Brian Boitano, who was also on this tour, later told me that he and Alexander Fadeev, whom everyone called Sasha, went for
a walk one day, and Sergei came along. Brian asked Sasha, who spoke English, to ask Sergei what he loved about skating. Sergei
said that he didn’t love skating. He skated because he had to.

That feeling in him eventually changed. But at the time I suppose it was true. It was so depressing to have to listen to Zhuk
every day. He put pressure on us the whole season: from Nationals to Europeans to Worlds to the tour. It’s why I don’t like
the memory of our first World Championships.

Strolling in a Moscow park in fall 1986, shortly after our first World Championships.

Little Attentions

S
ometime during the summer of 1986, Sergei, Alexander
Fadeev, Anna Kondrashova, and Marina Zueva prepared a letter to send to Central Red Army Club officials asking that Zhuk
be removed as head coach. He had become intolerable, drinking for days on end, missing practices, and becoming increasingly
abusive to the boys. He wasn’t fit to be coaching anyone, old or young. They asked me to sign it too, which I did.

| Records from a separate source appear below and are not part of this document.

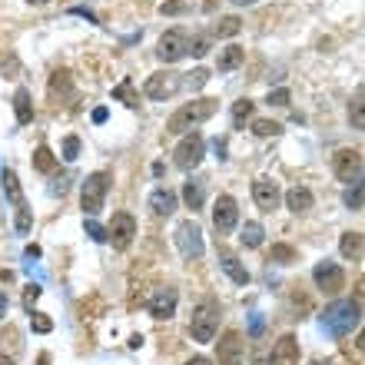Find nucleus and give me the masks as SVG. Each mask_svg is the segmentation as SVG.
<instances>
[{"label": "nucleus", "instance_id": "f257e3e1", "mask_svg": "<svg viewBox=\"0 0 365 365\" xmlns=\"http://www.w3.org/2000/svg\"><path fill=\"white\" fill-rule=\"evenodd\" d=\"M359 322H362V303L359 299H335L322 312V329L332 335V339L352 335L359 329Z\"/></svg>", "mask_w": 365, "mask_h": 365}, {"label": "nucleus", "instance_id": "f03ea898", "mask_svg": "<svg viewBox=\"0 0 365 365\" xmlns=\"http://www.w3.org/2000/svg\"><path fill=\"white\" fill-rule=\"evenodd\" d=\"M216 110H219V100H213V96H199V100H193V103H182V107L167 120V133L182 137V133H189L193 126L210 120Z\"/></svg>", "mask_w": 365, "mask_h": 365}, {"label": "nucleus", "instance_id": "7ed1b4c3", "mask_svg": "<svg viewBox=\"0 0 365 365\" xmlns=\"http://www.w3.org/2000/svg\"><path fill=\"white\" fill-rule=\"evenodd\" d=\"M110 186H113V173H110V169H96V173H90V176L83 180V186H80V206H83V213L96 216L103 210Z\"/></svg>", "mask_w": 365, "mask_h": 365}, {"label": "nucleus", "instance_id": "20e7f679", "mask_svg": "<svg viewBox=\"0 0 365 365\" xmlns=\"http://www.w3.org/2000/svg\"><path fill=\"white\" fill-rule=\"evenodd\" d=\"M219 316L223 309L216 299H203V303L193 309V319H189V335L196 342H213L216 332H219Z\"/></svg>", "mask_w": 365, "mask_h": 365}, {"label": "nucleus", "instance_id": "39448f33", "mask_svg": "<svg viewBox=\"0 0 365 365\" xmlns=\"http://www.w3.org/2000/svg\"><path fill=\"white\" fill-rule=\"evenodd\" d=\"M203 156H206V139L199 137V133H182V139L176 143V150H173V163L180 169H196L203 163Z\"/></svg>", "mask_w": 365, "mask_h": 365}, {"label": "nucleus", "instance_id": "423d86ee", "mask_svg": "<svg viewBox=\"0 0 365 365\" xmlns=\"http://www.w3.org/2000/svg\"><path fill=\"white\" fill-rule=\"evenodd\" d=\"M332 173L342 182H362V150L342 146L332 156Z\"/></svg>", "mask_w": 365, "mask_h": 365}, {"label": "nucleus", "instance_id": "0eeeda50", "mask_svg": "<svg viewBox=\"0 0 365 365\" xmlns=\"http://www.w3.org/2000/svg\"><path fill=\"white\" fill-rule=\"evenodd\" d=\"M176 246H180V253L186 259H199V256H203L206 243H203V229H199L196 219H182L180 226H176Z\"/></svg>", "mask_w": 365, "mask_h": 365}, {"label": "nucleus", "instance_id": "6e6552de", "mask_svg": "<svg viewBox=\"0 0 365 365\" xmlns=\"http://www.w3.org/2000/svg\"><path fill=\"white\" fill-rule=\"evenodd\" d=\"M189 50V33L186 31H167L156 44V57L160 63H180Z\"/></svg>", "mask_w": 365, "mask_h": 365}, {"label": "nucleus", "instance_id": "1a4fd4ad", "mask_svg": "<svg viewBox=\"0 0 365 365\" xmlns=\"http://www.w3.org/2000/svg\"><path fill=\"white\" fill-rule=\"evenodd\" d=\"M133 239H137V219L130 213H117L113 223L107 226V243H113V249L126 253L133 246Z\"/></svg>", "mask_w": 365, "mask_h": 365}, {"label": "nucleus", "instance_id": "9d476101", "mask_svg": "<svg viewBox=\"0 0 365 365\" xmlns=\"http://www.w3.org/2000/svg\"><path fill=\"white\" fill-rule=\"evenodd\" d=\"M312 282L319 286L325 296H339V292L346 289V273H342V266L339 262H319L316 269H312Z\"/></svg>", "mask_w": 365, "mask_h": 365}, {"label": "nucleus", "instance_id": "9b49d317", "mask_svg": "<svg viewBox=\"0 0 365 365\" xmlns=\"http://www.w3.org/2000/svg\"><path fill=\"white\" fill-rule=\"evenodd\" d=\"M243 355H246L243 335L236 332V329H226V332L219 335V342H216V359H219V365H239Z\"/></svg>", "mask_w": 365, "mask_h": 365}, {"label": "nucleus", "instance_id": "f8f14e48", "mask_svg": "<svg viewBox=\"0 0 365 365\" xmlns=\"http://www.w3.org/2000/svg\"><path fill=\"white\" fill-rule=\"evenodd\" d=\"M182 87V80H180V74H173V70H160V74H150L146 76V96L150 100H169L173 93Z\"/></svg>", "mask_w": 365, "mask_h": 365}, {"label": "nucleus", "instance_id": "ddd939ff", "mask_svg": "<svg viewBox=\"0 0 365 365\" xmlns=\"http://www.w3.org/2000/svg\"><path fill=\"white\" fill-rule=\"evenodd\" d=\"M236 223H239V203L229 196V193H223L213 203V226H216V232H232Z\"/></svg>", "mask_w": 365, "mask_h": 365}, {"label": "nucleus", "instance_id": "4468645a", "mask_svg": "<svg viewBox=\"0 0 365 365\" xmlns=\"http://www.w3.org/2000/svg\"><path fill=\"white\" fill-rule=\"evenodd\" d=\"M176 305H180V292L173 289V286H167V289L153 292V299L146 303V309H150L153 319H173V316H176Z\"/></svg>", "mask_w": 365, "mask_h": 365}, {"label": "nucleus", "instance_id": "2eb2a0df", "mask_svg": "<svg viewBox=\"0 0 365 365\" xmlns=\"http://www.w3.org/2000/svg\"><path fill=\"white\" fill-rule=\"evenodd\" d=\"M253 199H256V206L262 213H273V210H279V203H282V193H279V186L269 176H259L253 182Z\"/></svg>", "mask_w": 365, "mask_h": 365}, {"label": "nucleus", "instance_id": "dca6fc26", "mask_svg": "<svg viewBox=\"0 0 365 365\" xmlns=\"http://www.w3.org/2000/svg\"><path fill=\"white\" fill-rule=\"evenodd\" d=\"M269 365H299V342H296V335H282L275 342Z\"/></svg>", "mask_w": 365, "mask_h": 365}, {"label": "nucleus", "instance_id": "f3484780", "mask_svg": "<svg viewBox=\"0 0 365 365\" xmlns=\"http://www.w3.org/2000/svg\"><path fill=\"white\" fill-rule=\"evenodd\" d=\"M150 210H153L156 216L176 213V193H173V189H167V186L153 189V193H150Z\"/></svg>", "mask_w": 365, "mask_h": 365}, {"label": "nucleus", "instance_id": "a211bd4d", "mask_svg": "<svg viewBox=\"0 0 365 365\" xmlns=\"http://www.w3.org/2000/svg\"><path fill=\"white\" fill-rule=\"evenodd\" d=\"M246 60V50L239 44H229V46H223L219 50V60H216V70L219 74H229V70H236L239 63Z\"/></svg>", "mask_w": 365, "mask_h": 365}, {"label": "nucleus", "instance_id": "6ab92c4d", "mask_svg": "<svg viewBox=\"0 0 365 365\" xmlns=\"http://www.w3.org/2000/svg\"><path fill=\"white\" fill-rule=\"evenodd\" d=\"M14 117L20 126L33 123V103H31V90L27 87H17V93H14Z\"/></svg>", "mask_w": 365, "mask_h": 365}, {"label": "nucleus", "instance_id": "aec40b11", "mask_svg": "<svg viewBox=\"0 0 365 365\" xmlns=\"http://www.w3.org/2000/svg\"><path fill=\"white\" fill-rule=\"evenodd\" d=\"M219 266H223V273H226L236 286H249V273H246V266L232 256V253H223V256H219Z\"/></svg>", "mask_w": 365, "mask_h": 365}, {"label": "nucleus", "instance_id": "412c9836", "mask_svg": "<svg viewBox=\"0 0 365 365\" xmlns=\"http://www.w3.org/2000/svg\"><path fill=\"white\" fill-rule=\"evenodd\" d=\"M312 203H316V196H312V189H305V186H292L289 193H286V206H289L292 213L312 210Z\"/></svg>", "mask_w": 365, "mask_h": 365}, {"label": "nucleus", "instance_id": "4be33fe9", "mask_svg": "<svg viewBox=\"0 0 365 365\" xmlns=\"http://www.w3.org/2000/svg\"><path fill=\"white\" fill-rule=\"evenodd\" d=\"M182 203L196 213V210H203V203H206V186H203V180H186V186H182Z\"/></svg>", "mask_w": 365, "mask_h": 365}, {"label": "nucleus", "instance_id": "5701e85b", "mask_svg": "<svg viewBox=\"0 0 365 365\" xmlns=\"http://www.w3.org/2000/svg\"><path fill=\"white\" fill-rule=\"evenodd\" d=\"M31 160H33V169H37V173H44V176H50V173L57 169V163H60V160L53 156V150H50V146H37Z\"/></svg>", "mask_w": 365, "mask_h": 365}, {"label": "nucleus", "instance_id": "b1692460", "mask_svg": "<svg viewBox=\"0 0 365 365\" xmlns=\"http://www.w3.org/2000/svg\"><path fill=\"white\" fill-rule=\"evenodd\" d=\"M0 180H3V193H7V199H10L14 206H27V203H24V189H20V180H17L14 169H3V173H0Z\"/></svg>", "mask_w": 365, "mask_h": 365}, {"label": "nucleus", "instance_id": "393cba45", "mask_svg": "<svg viewBox=\"0 0 365 365\" xmlns=\"http://www.w3.org/2000/svg\"><path fill=\"white\" fill-rule=\"evenodd\" d=\"M339 253H342V259H359L362 256V232H342V239H339Z\"/></svg>", "mask_w": 365, "mask_h": 365}, {"label": "nucleus", "instance_id": "a878e982", "mask_svg": "<svg viewBox=\"0 0 365 365\" xmlns=\"http://www.w3.org/2000/svg\"><path fill=\"white\" fill-rule=\"evenodd\" d=\"M239 239H243L246 249H259V246H262V239H266V229H262V223H246Z\"/></svg>", "mask_w": 365, "mask_h": 365}, {"label": "nucleus", "instance_id": "bb28decb", "mask_svg": "<svg viewBox=\"0 0 365 365\" xmlns=\"http://www.w3.org/2000/svg\"><path fill=\"white\" fill-rule=\"evenodd\" d=\"M113 100H120L126 107H139V96H137V90H133V80H130V76L113 87Z\"/></svg>", "mask_w": 365, "mask_h": 365}, {"label": "nucleus", "instance_id": "cd10ccee", "mask_svg": "<svg viewBox=\"0 0 365 365\" xmlns=\"http://www.w3.org/2000/svg\"><path fill=\"white\" fill-rule=\"evenodd\" d=\"M239 31H243V20H239L236 14L219 17V24H216V37H236Z\"/></svg>", "mask_w": 365, "mask_h": 365}, {"label": "nucleus", "instance_id": "c85d7f7f", "mask_svg": "<svg viewBox=\"0 0 365 365\" xmlns=\"http://www.w3.org/2000/svg\"><path fill=\"white\" fill-rule=\"evenodd\" d=\"M362 100H365V90L359 87V90H355V96H352V103H349V117H352V126H355V130H362V126H365Z\"/></svg>", "mask_w": 365, "mask_h": 365}, {"label": "nucleus", "instance_id": "c756f323", "mask_svg": "<svg viewBox=\"0 0 365 365\" xmlns=\"http://www.w3.org/2000/svg\"><path fill=\"white\" fill-rule=\"evenodd\" d=\"M253 133H256L259 139H269V137H279L282 126H279L275 120H253Z\"/></svg>", "mask_w": 365, "mask_h": 365}, {"label": "nucleus", "instance_id": "7c9ffc66", "mask_svg": "<svg viewBox=\"0 0 365 365\" xmlns=\"http://www.w3.org/2000/svg\"><path fill=\"white\" fill-rule=\"evenodd\" d=\"M253 110H256L253 100H239V103H232V123H236V126H243L246 120H253Z\"/></svg>", "mask_w": 365, "mask_h": 365}, {"label": "nucleus", "instance_id": "2f4dec72", "mask_svg": "<svg viewBox=\"0 0 365 365\" xmlns=\"http://www.w3.org/2000/svg\"><path fill=\"white\" fill-rule=\"evenodd\" d=\"M189 10H193V0H167V3L160 7L163 17H180V14H189Z\"/></svg>", "mask_w": 365, "mask_h": 365}, {"label": "nucleus", "instance_id": "473e14b6", "mask_svg": "<svg viewBox=\"0 0 365 365\" xmlns=\"http://www.w3.org/2000/svg\"><path fill=\"white\" fill-rule=\"evenodd\" d=\"M342 203H346V210L359 213V210H362V182H352V189H346Z\"/></svg>", "mask_w": 365, "mask_h": 365}, {"label": "nucleus", "instance_id": "72a5a7b5", "mask_svg": "<svg viewBox=\"0 0 365 365\" xmlns=\"http://www.w3.org/2000/svg\"><path fill=\"white\" fill-rule=\"evenodd\" d=\"M186 53H193V57H206V53H210V37H206V33H196V37H189V50H186Z\"/></svg>", "mask_w": 365, "mask_h": 365}, {"label": "nucleus", "instance_id": "f704fd0d", "mask_svg": "<svg viewBox=\"0 0 365 365\" xmlns=\"http://www.w3.org/2000/svg\"><path fill=\"white\" fill-rule=\"evenodd\" d=\"M31 329L37 335H46L50 329H53V319H50V316H44V312H33V316H31Z\"/></svg>", "mask_w": 365, "mask_h": 365}, {"label": "nucleus", "instance_id": "c9c22d12", "mask_svg": "<svg viewBox=\"0 0 365 365\" xmlns=\"http://www.w3.org/2000/svg\"><path fill=\"white\" fill-rule=\"evenodd\" d=\"M31 226H33L31 210H27V206H17V232H20V236H27V232H31Z\"/></svg>", "mask_w": 365, "mask_h": 365}, {"label": "nucleus", "instance_id": "e433bc0d", "mask_svg": "<svg viewBox=\"0 0 365 365\" xmlns=\"http://www.w3.org/2000/svg\"><path fill=\"white\" fill-rule=\"evenodd\" d=\"M296 259V249L292 246H273V253H269V262H292Z\"/></svg>", "mask_w": 365, "mask_h": 365}, {"label": "nucleus", "instance_id": "4c0bfd02", "mask_svg": "<svg viewBox=\"0 0 365 365\" xmlns=\"http://www.w3.org/2000/svg\"><path fill=\"white\" fill-rule=\"evenodd\" d=\"M76 156H80V137H67L63 139V160L74 163Z\"/></svg>", "mask_w": 365, "mask_h": 365}, {"label": "nucleus", "instance_id": "58836bf2", "mask_svg": "<svg viewBox=\"0 0 365 365\" xmlns=\"http://www.w3.org/2000/svg\"><path fill=\"white\" fill-rule=\"evenodd\" d=\"M289 100H292V93L286 90V87H279V90H269V103H273V107H289Z\"/></svg>", "mask_w": 365, "mask_h": 365}, {"label": "nucleus", "instance_id": "ea45409f", "mask_svg": "<svg viewBox=\"0 0 365 365\" xmlns=\"http://www.w3.org/2000/svg\"><path fill=\"white\" fill-rule=\"evenodd\" d=\"M87 236H90L93 243H107V229L100 226V223H93V219H87Z\"/></svg>", "mask_w": 365, "mask_h": 365}, {"label": "nucleus", "instance_id": "a19ab883", "mask_svg": "<svg viewBox=\"0 0 365 365\" xmlns=\"http://www.w3.org/2000/svg\"><path fill=\"white\" fill-rule=\"evenodd\" d=\"M67 76H70L67 70H57V74H53V80H50V90H60V87L67 90V87H70V80H67Z\"/></svg>", "mask_w": 365, "mask_h": 365}, {"label": "nucleus", "instance_id": "79ce46f5", "mask_svg": "<svg viewBox=\"0 0 365 365\" xmlns=\"http://www.w3.org/2000/svg\"><path fill=\"white\" fill-rule=\"evenodd\" d=\"M40 286H27V292H24V305H27V309H33V303H37V299H40Z\"/></svg>", "mask_w": 365, "mask_h": 365}, {"label": "nucleus", "instance_id": "37998d69", "mask_svg": "<svg viewBox=\"0 0 365 365\" xmlns=\"http://www.w3.org/2000/svg\"><path fill=\"white\" fill-rule=\"evenodd\" d=\"M206 80H210V74H206V70H193V74H189V83H193V87H203V83H206Z\"/></svg>", "mask_w": 365, "mask_h": 365}, {"label": "nucleus", "instance_id": "c03bdc74", "mask_svg": "<svg viewBox=\"0 0 365 365\" xmlns=\"http://www.w3.org/2000/svg\"><path fill=\"white\" fill-rule=\"evenodd\" d=\"M107 117H110L107 107H96V110H93V123H96V126H100V123H107Z\"/></svg>", "mask_w": 365, "mask_h": 365}, {"label": "nucleus", "instance_id": "a18cd8bd", "mask_svg": "<svg viewBox=\"0 0 365 365\" xmlns=\"http://www.w3.org/2000/svg\"><path fill=\"white\" fill-rule=\"evenodd\" d=\"M70 14H76V17H87V20H90V24H100V20H96V14H90V10H87V7H74V10H70Z\"/></svg>", "mask_w": 365, "mask_h": 365}, {"label": "nucleus", "instance_id": "49530a36", "mask_svg": "<svg viewBox=\"0 0 365 365\" xmlns=\"http://www.w3.org/2000/svg\"><path fill=\"white\" fill-rule=\"evenodd\" d=\"M253 335H262V316H253Z\"/></svg>", "mask_w": 365, "mask_h": 365}, {"label": "nucleus", "instance_id": "de8ad7c7", "mask_svg": "<svg viewBox=\"0 0 365 365\" xmlns=\"http://www.w3.org/2000/svg\"><path fill=\"white\" fill-rule=\"evenodd\" d=\"M186 365H213V362H210L206 355H196V359H189V362H186Z\"/></svg>", "mask_w": 365, "mask_h": 365}, {"label": "nucleus", "instance_id": "09e8293b", "mask_svg": "<svg viewBox=\"0 0 365 365\" xmlns=\"http://www.w3.org/2000/svg\"><path fill=\"white\" fill-rule=\"evenodd\" d=\"M236 7H253V3H259V0H232Z\"/></svg>", "mask_w": 365, "mask_h": 365}, {"label": "nucleus", "instance_id": "8fccbe9b", "mask_svg": "<svg viewBox=\"0 0 365 365\" xmlns=\"http://www.w3.org/2000/svg\"><path fill=\"white\" fill-rule=\"evenodd\" d=\"M3 309H7V296H0V319H3Z\"/></svg>", "mask_w": 365, "mask_h": 365}, {"label": "nucleus", "instance_id": "3c124183", "mask_svg": "<svg viewBox=\"0 0 365 365\" xmlns=\"http://www.w3.org/2000/svg\"><path fill=\"white\" fill-rule=\"evenodd\" d=\"M27 3H33V7H44V3H50V0H27Z\"/></svg>", "mask_w": 365, "mask_h": 365}, {"label": "nucleus", "instance_id": "603ef678", "mask_svg": "<svg viewBox=\"0 0 365 365\" xmlns=\"http://www.w3.org/2000/svg\"><path fill=\"white\" fill-rule=\"evenodd\" d=\"M0 365H14V362H10V359H7V355H0Z\"/></svg>", "mask_w": 365, "mask_h": 365}, {"label": "nucleus", "instance_id": "864d4df0", "mask_svg": "<svg viewBox=\"0 0 365 365\" xmlns=\"http://www.w3.org/2000/svg\"><path fill=\"white\" fill-rule=\"evenodd\" d=\"M309 365H322V362H309Z\"/></svg>", "mask_w": 365, "mask_h": 365}]
</instances>
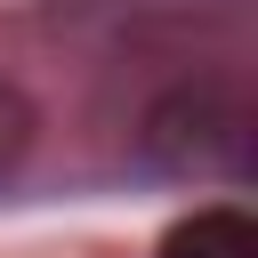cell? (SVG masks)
Returning <instances> with one entry per match:
<instances>
[{"label":"cell","mask_w":258,"mask_h":258,"mask_svg":"<svg viewBox=\"0 0 258 258\" xmlns=\"http://www.w3.org/2000/svg\"><path fill=\"white\" fill-rule=\"evenodd\" d=\"M161 258H258V226L242 210H194L161 242Z\"/></svg>","instance_id":"6da1fadb"},{"label":"cell","mask_w":258,"mask_h":258,"mask_svg":"<svg viewBox=\"0 0 258 258\" xmlns=\"http://www.w3.org/2000/svg\"><path fill=\"white\" fill-rule=\"evenodd\" d=\"M24 145H32V105H24V97L0 81V177L24 161Z\"/></svg>","instance_id":"7a4b0ae2"}]
</instances>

My father was angry. He said to me, “This wasn’t your idea. Why can’t you think for yourself? Make up your own mind rather
than allow yourself to be influenced by the others.” He was right about one thing. I am a Gemini. I tend to look at something
one way one day, then the opposite way the next. I am too influenced by the opinions of others. But not in the matter of Zhuk.
I despised this man every day. My father, however, thought that Zhuk was a great coach, figure skating’s equivalent to the
legendary father of Russian hockey, Anatoly Tarasov. If he had a problem with drinking, he believed it could be solved.

Sergei, however, had made his decision. He talked to my father several times that summer, just a few words, but he told him
he had to change coaches. Under no conditions was he going to train with Zhuk anymore. I remember overhearing them on the
street one day, talking very seriously, and Sergei telling my father, “She’s going to skate with me, and I’m going to decide
what coach we’ll have.” Sergei never told me, “Don’t worry, I’ll take care of you,” but I always felt it was so.